# Text excerpt:

== == ==

Jesus said elsewhere that he only did that which he already saw his Father doing. He would never just wing-it. Yet, here we see actions that seem so spontaneous and unconstrained. Jesus is walking along the Sea of Galilee, sees two young men, Simon and Andrew, slinging their fishing nets, and two others, James and John, fixing their nets. What does Jesus do? He challenges them to make an on-the-spot, monumental, career, and life changing decision. Jesus' actions are only out-staged by the immediate response of the quartet, and the dumbfounded look on Zebedee's face, as James and John fell into stride with the itinerant rabbi!

There is something to be remembered and received from this story. We must remember that when Jesus calls us he is in perfect concert with his Father's will for him--and us. When Jesus calls us, though it may seem unconventional, or even inconvenient, it is of utmost importance that we respond fully and immediately.

I realize that it can be pretty scary to step out into what may appear to be an unplanned adventure, and our world spontaneously combusts. Would it help to think of such a response as a spontaneous adjustment, instead? Could we think of it as God having chosen a particular moment in our life to issue a challenge that He has had in mind for eternity? For sure, such a radical step would mean letting go of many good things--things in which we have found a measure of security, personal identity, and purpose. Without question, our decision will mean that something we were going to do, at the very least, must be put on hold, or even permanently abandoned. Peers may judge us as impulsive, ours wouldn't be the only life disrupted. But if Jesus is calling, though we may not live to see the impact of our obedience, our decision will change someones world and eternal destiny.

== == ==

# Required actions:
(a) List the men that Jesus sees by the Sea of Galilee in the reflection on Jesus calling the fishermen.
(b) In the reflection on Jesus calling the fishermen, what were James and John doing when Jesus saw them?
(c) From the reflection on Jesus calling the fishermen, copy out the passage between "Jesus said elsewhere" and "the itinerant rabbi!", inclusive.

# Material:

== == ==

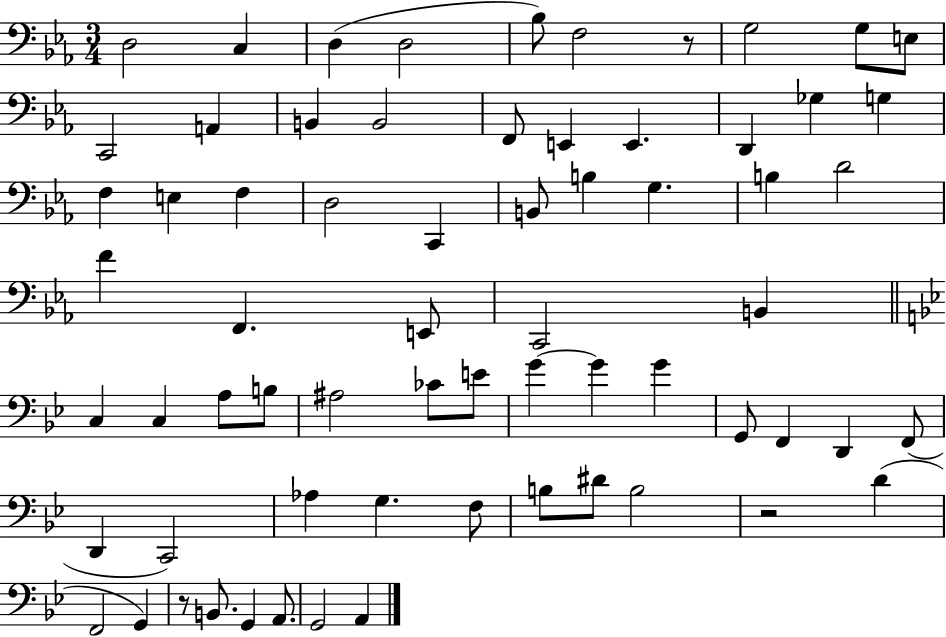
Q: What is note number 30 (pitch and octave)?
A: F4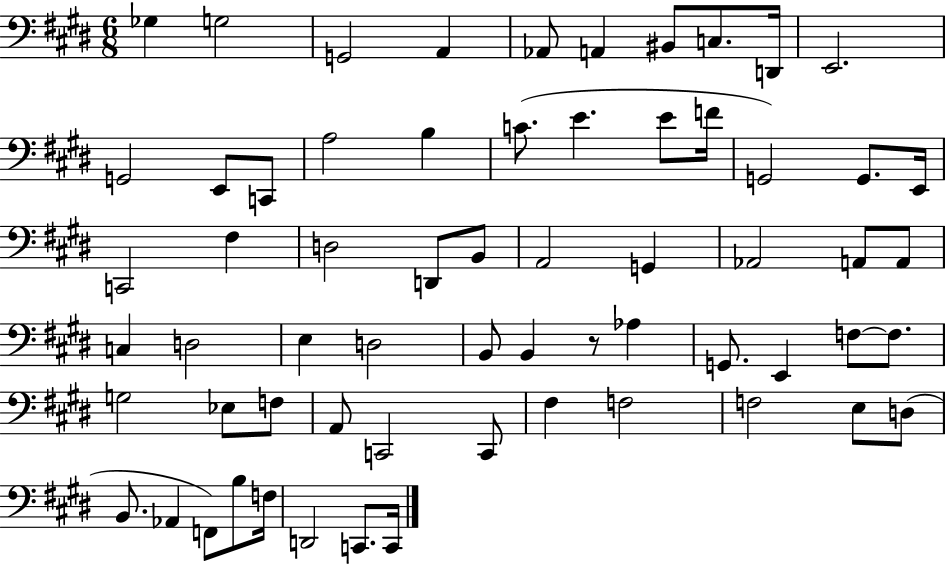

== == ==

# Solved tasks:
(a) Simon, Andrew, James, John

(b) Fixing their nets.

(c)
Jesus said elsewhere that he only did that which he already saw his Father doing. He would never just wing-it. Yet, here we see actions that seem so spontaneous and unconstrained. Jesus is walking along the Sea of Galilee, sees two young men, Simon and Andrew, slinging their fishing nets, and two others, James and John, fixing their nets. What does Jesus do? He challenges them to make an on-the-spot, monumental, career, and life changing decision. Jesus' actions are only out-staged by the immediate response of the quartet, and the dumbfounded look on Zebedee's face, as James and John fell into stride with the itinerant rabbi!